Phase 2: Download the Model

The model is hosted on Hugging Face by YTan2000, who maintains the TurboQuant-quantized builds. The hf CLI handles the download and creates the target directory if it does not exist.

2.1 Download 35B MoE (12.4 GB)

cmd

hf download YTan2000/Qwen3.6-35B-A3B-TQ3_4S Qwen3.6-35B-A3B-TQ3_4S.gguf --local-dir G:\qwen-local\models\qwen3.6-35b

cmd

hf download YTan2000/Qwen3.6-35B-A3B-TQ3_4S mmproj-BF16.gguf --local-dir G:\qwen-local\models\qwen3.6-35b

The mmproj file adds vision support. It is small. Grab it now.


Phase 3: Tuning the KV Cache

This is the part most guides skip. It determines whether the setup actually works.

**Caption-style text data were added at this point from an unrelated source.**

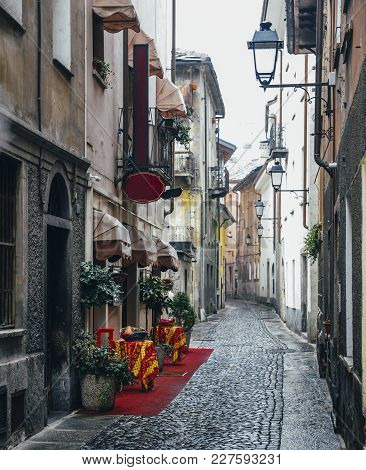 Quaint Cobblestone Alleyway In Aosta, Italy With Inviting Red Carpet Entrance To Italian Restaurant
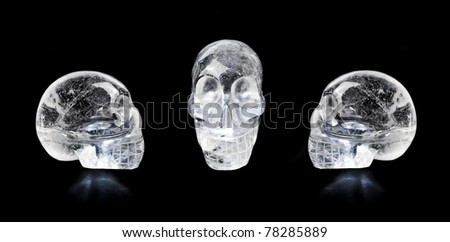 Traditional Central American quartz crystal carved skulls, isolated on black.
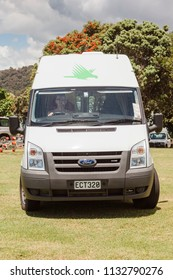 WAITANGI, NEW ZEALAND – JANUARY 2, 2009: Front view of campervan with driver on a meadow in Waitangi, New Zealand.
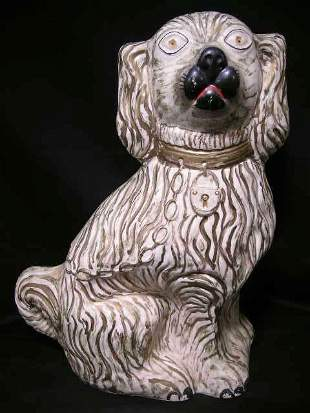 ANTIQUE STAFFORDSHIRE PORCELAIN DOG FIGURINE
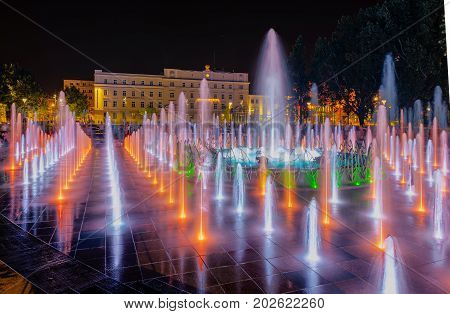 Night colorful fountain show inLublin park. Vivid color fountain water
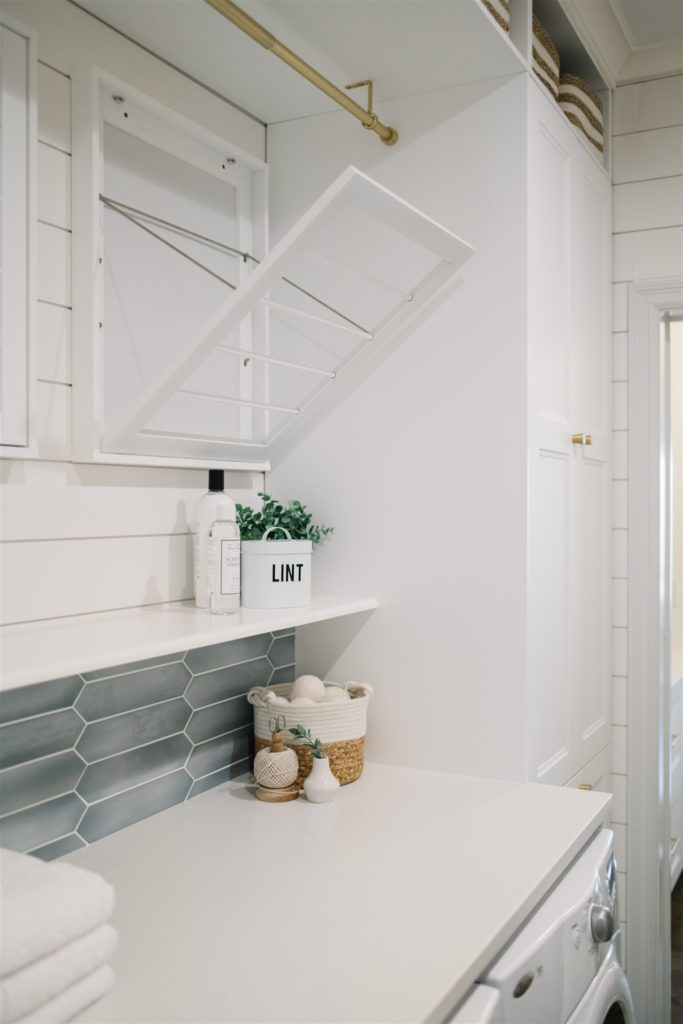 Drying racks above a white counter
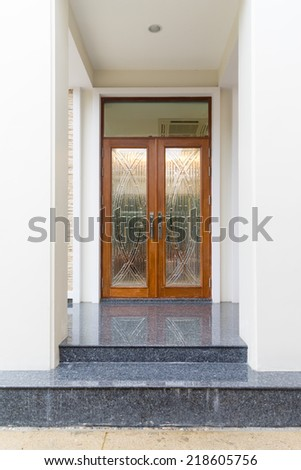 Front door of exclusive expensive house decorate with wood and granite floor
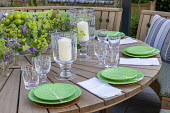 Table and benches by Gaze Burvill laid for dinner, Alchemilla mollis table decoration arrangement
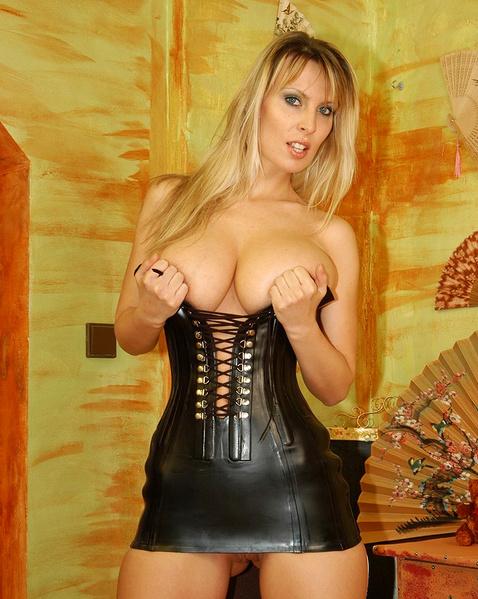 Грудастая блондинка эротично позирует в корсете, показывая писю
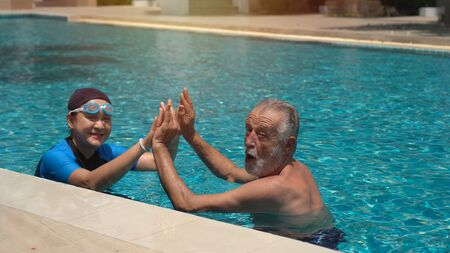 Senior Couple Relaxing In Swimming Pool Together 版權商用圖片 - 136869549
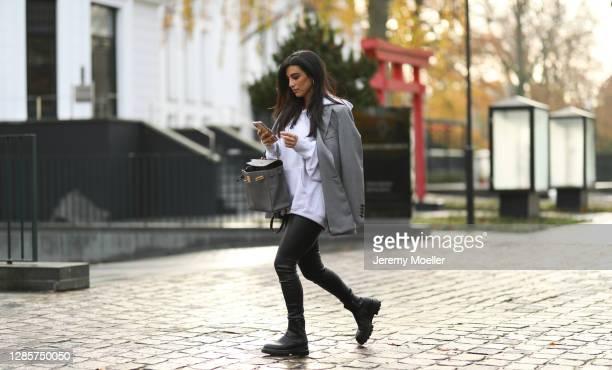 Semra Hunt wearing Hermes bag, Blaze blazer, Agl black boots, Zara leather pants on November 13, 2020 in Hamburg, Germany.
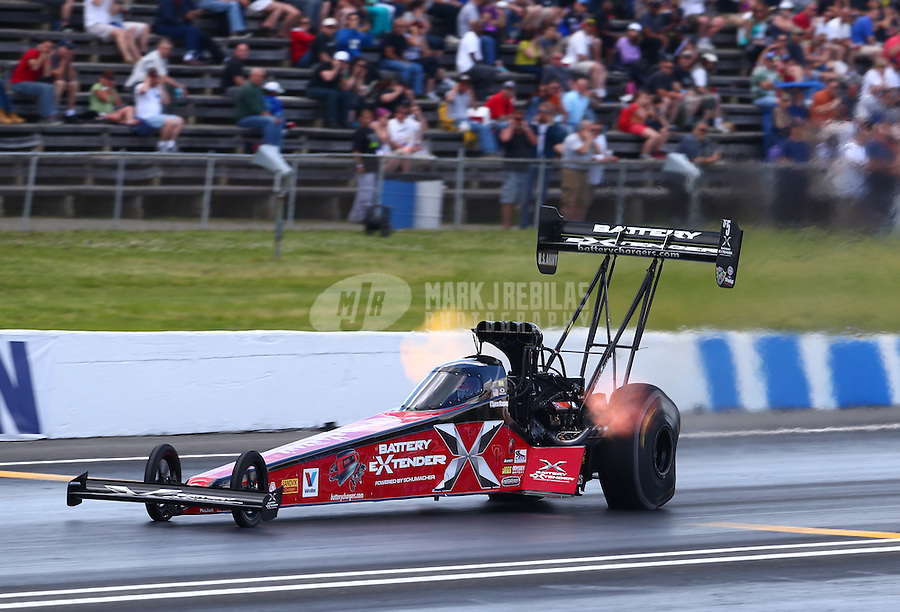 May 31, 2014; Englishtown, NJ, USA; NHRA top fuel driver Spencer Massey during qualifying for the Summernationals at Raceway Park. Mandatory Credit: Mark J. Rebilas-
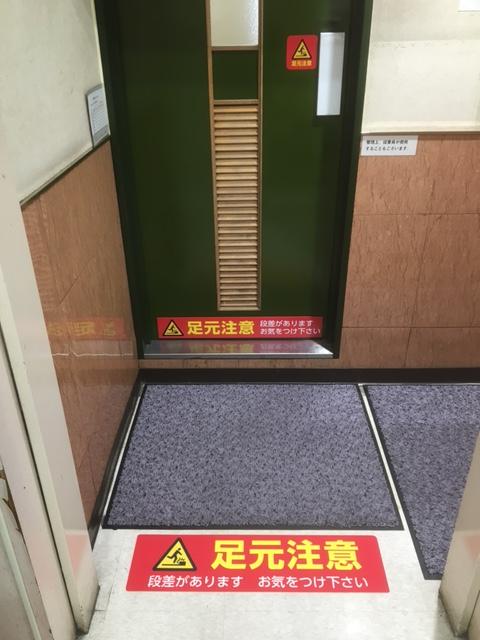 スーパーマーケットのトイレ足元注意床面標示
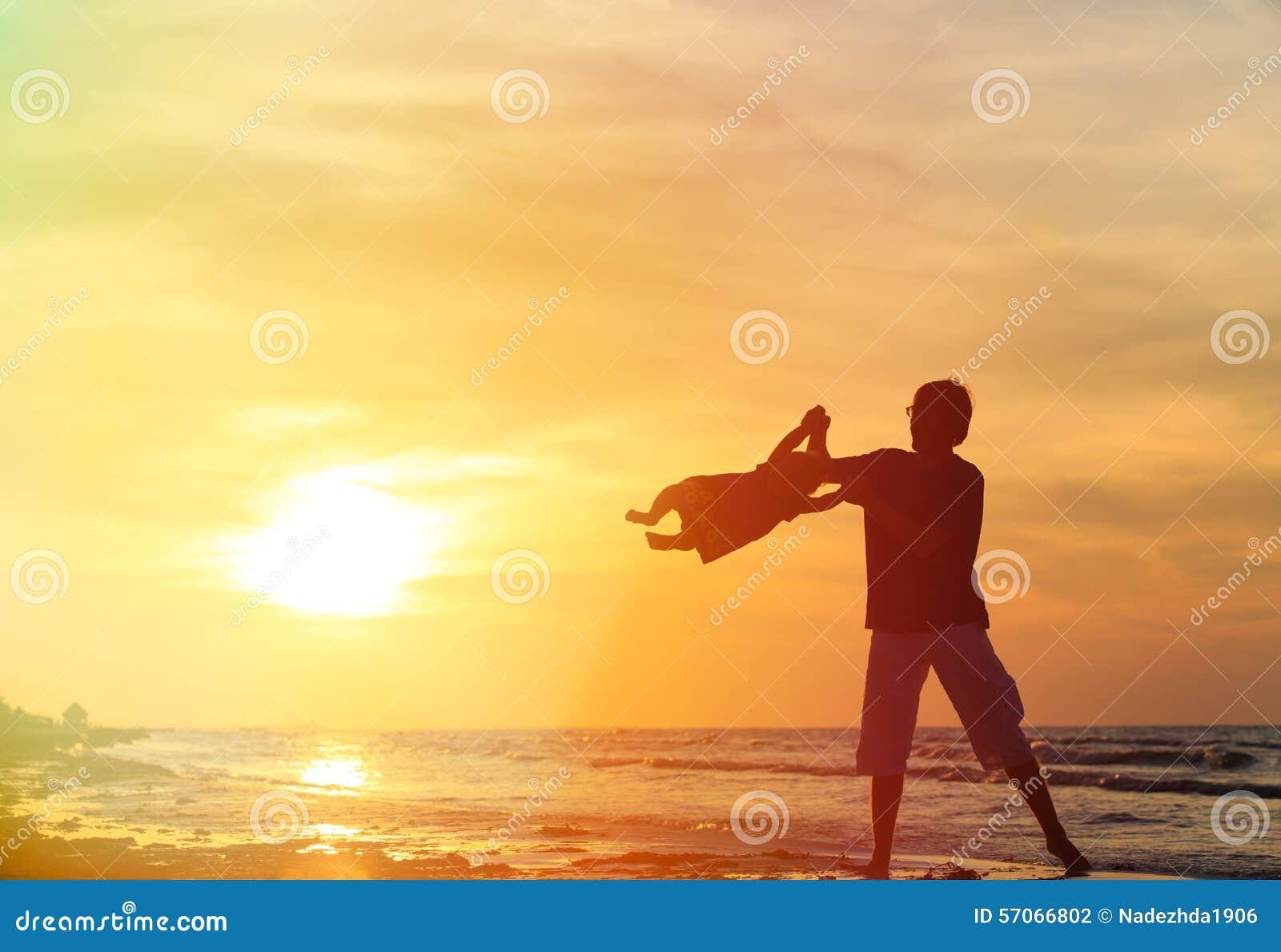 De vader en weinig dochter silhouetteren op strand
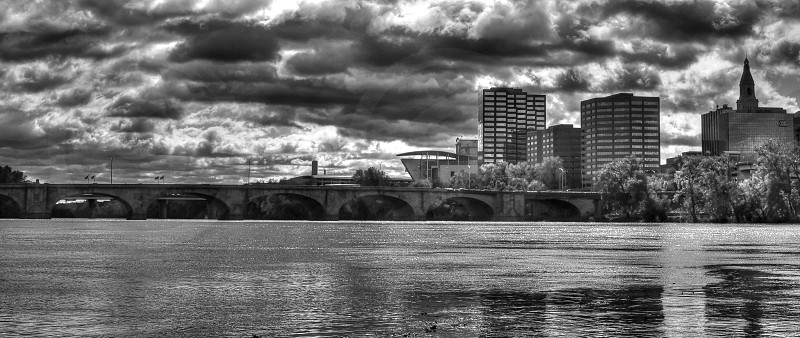 Hartford Connecticut building skyline with storm moving in.  Connecticut River in the foreground photo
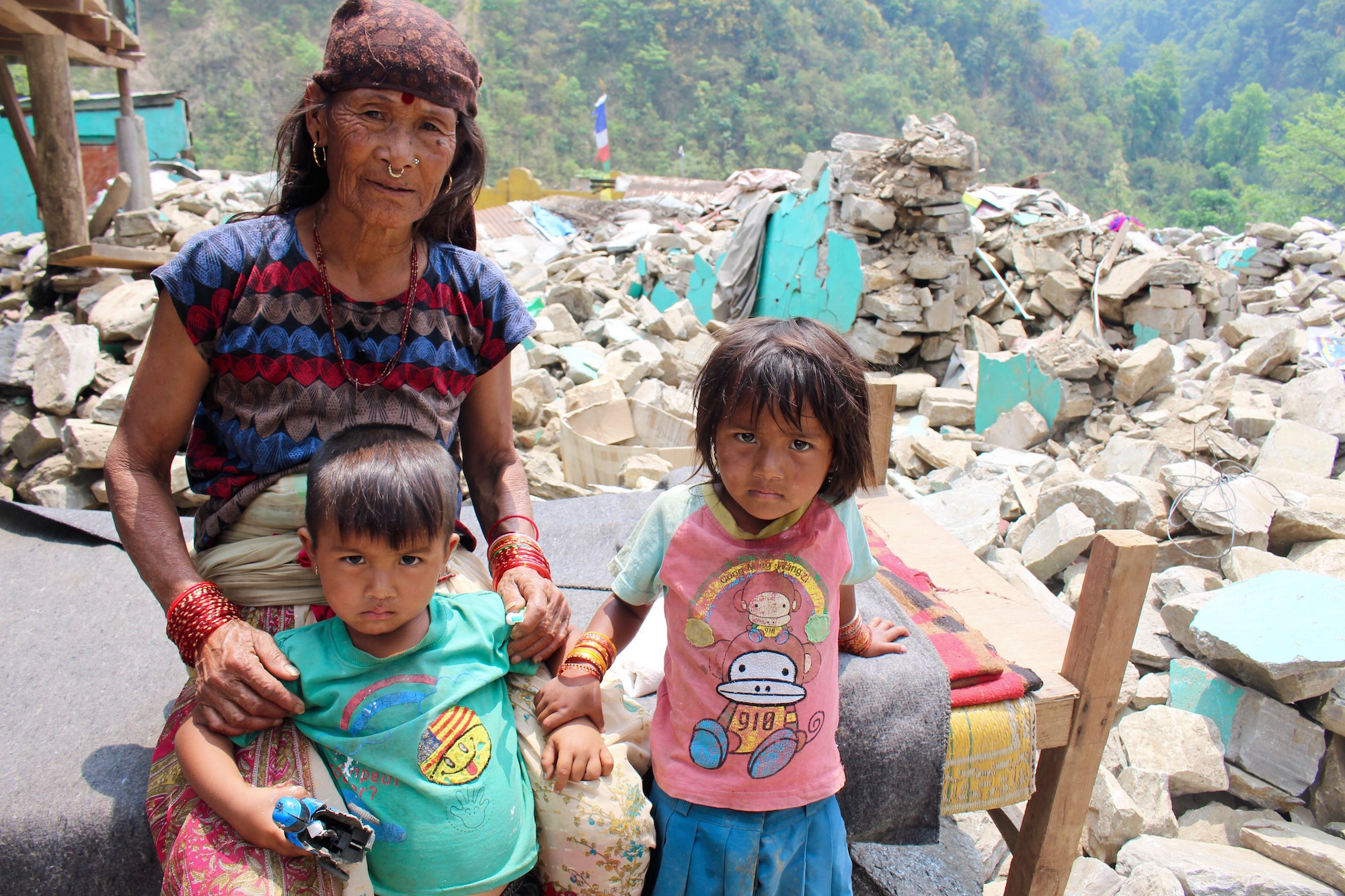 An elderly woman with her grandchildren in the Baluwa market area of Gorkha district, 200 kilometres northwest of Kathmandu. The elderly and children remain most vulnerable to the imminent monsoon season in the wake of the 25 April earthquake that devasta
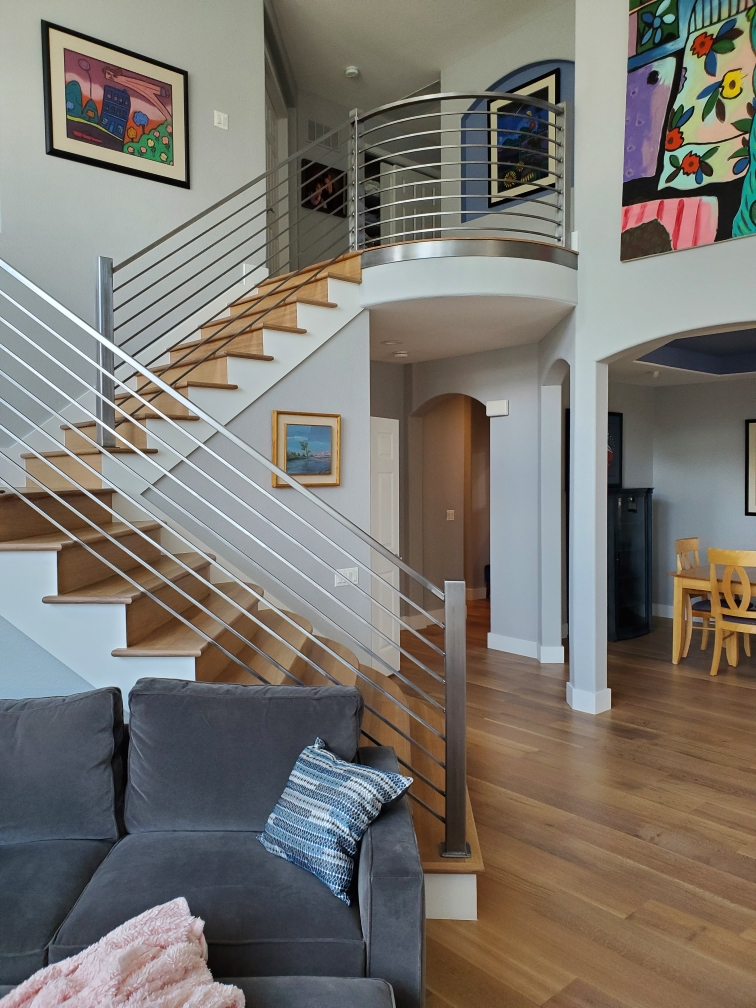 Modern railing for an impressive grand staircase draws the eye to the clean lines and brilliance of the raw metal.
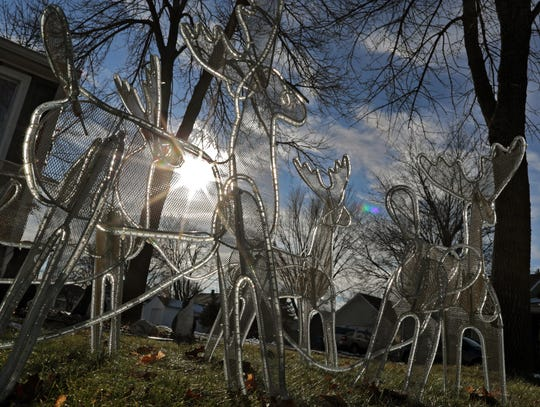 The sun shines through Christmas decorations Tuesday afternoon on Lincoln Avenue in Little Chute.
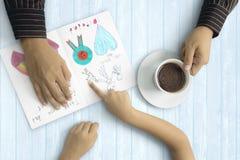 Vati- und Kinderhände mit Grußkarte Lizenzfreies Stockfoto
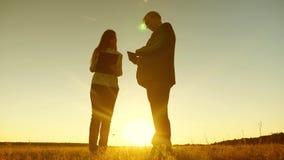 Hombre de negocios con la tableta y la mujer de negocios con la tableta discutir plan y horario en la puesta del sol y las risas  foto de archivo libre de regalías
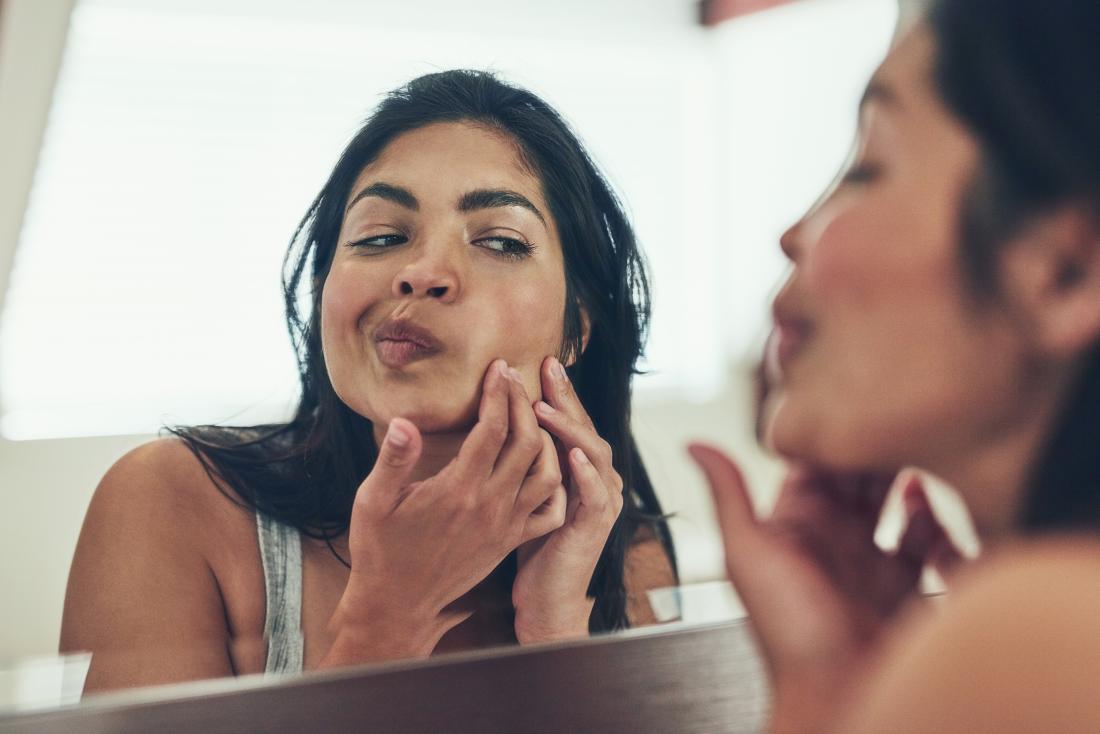 uma mulher olhando acne na bochecha.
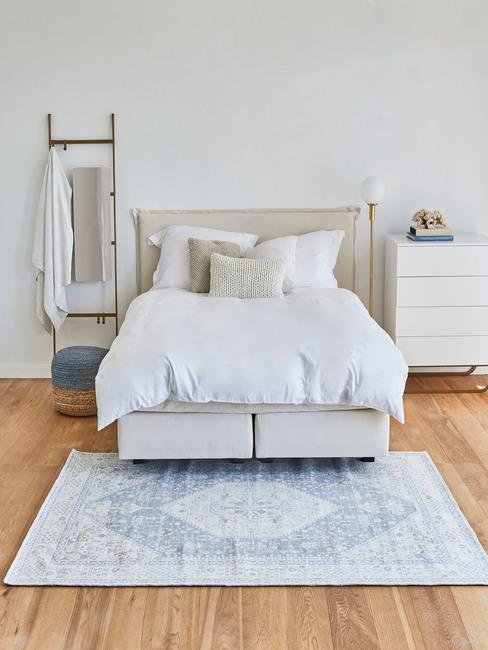 Sypialnia z drewniana podłogą, podwójnym łóżkiem, dywanem oraz białą komodą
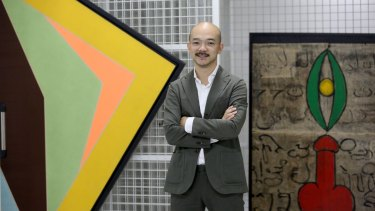 Aaron Seeto at Museum MACAN with Arahmaiani Feisal's 1994 painting Lingga-Yoni (right).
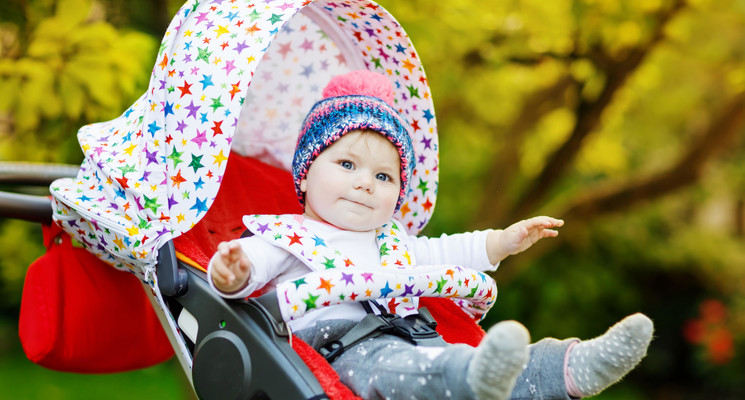 Cute little beautiful baby girl of 6 months sitting in the stylish pram or stroller and waiting for mom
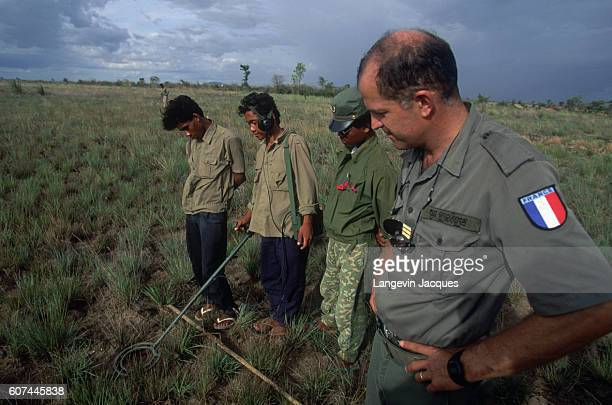 French soldiers of the Foreign Legion intervening through a United Nations mandate teach mine clearing techniques to Cambodian governmental forces...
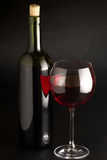 Red wine. Glass of red wine and bottle on black background Stock Photo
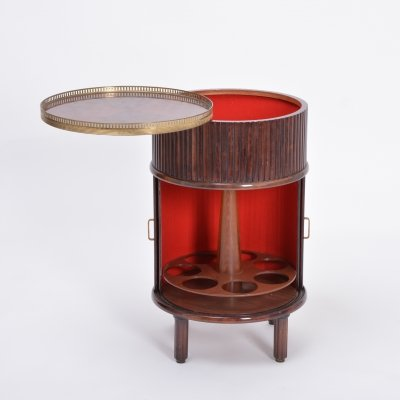 Circular Italian Mid-Century bar cabinet with sliding doors & swiveling tray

Every token you send the model gets stored in the KV cache. The K and V stand for keys and values: the two tensors the attention mechanism produces for each token and holds in memory so it can relate new tokens to everything that came before. They grow with every token you add. At 262K tokens, they would normally be large. But because the 35B MoE only has 10 attention layers out of 40 total, the cache stays remarkably small. At q8_0/q8_0 and full 262K context, it uses only 2.7GB.

The -ctk and -ctv flags set the compression format for cached keys and cached values respectively. The option to set them differently exists because keys and values have different statistical properties. Keys are more sensitive to quantization than values. But for this model, q8_0/q8_0 fits comfortably and is the recommended starting point.

KV Cache Options

SettingVRAM per 1K tokensQualitySpeedBest for
-ctk f16 -ctv f16~8 MBFullBaselineQuality-obsessed
-ctk q8_0 -ctv q8_0~4 MBNear-perfectFastDaily driver (recommended)
-ctk tq3_0 -ctv tq3_0~2.5 MBExcellentVery fastTurboQuant optimized
-ctk q4_0 -ctv q4_0~2 MBGoodFastMax context headroom

For the RTX 3090 with 35B MoE

Because the MoE KV cache is so compact, you have more headroom than you might expect:

GoalKV CacheExpected Max ContextNotes
Start hereq8_0262KFits with ~7GB headroom
Context-focusedtq3_0262K+Extra headroom for large repos
Maximum headroomq4_0262K+If you need breathing room

Start with q8_0. It is near-lossless and fits the full context window with room to spare on a 3090.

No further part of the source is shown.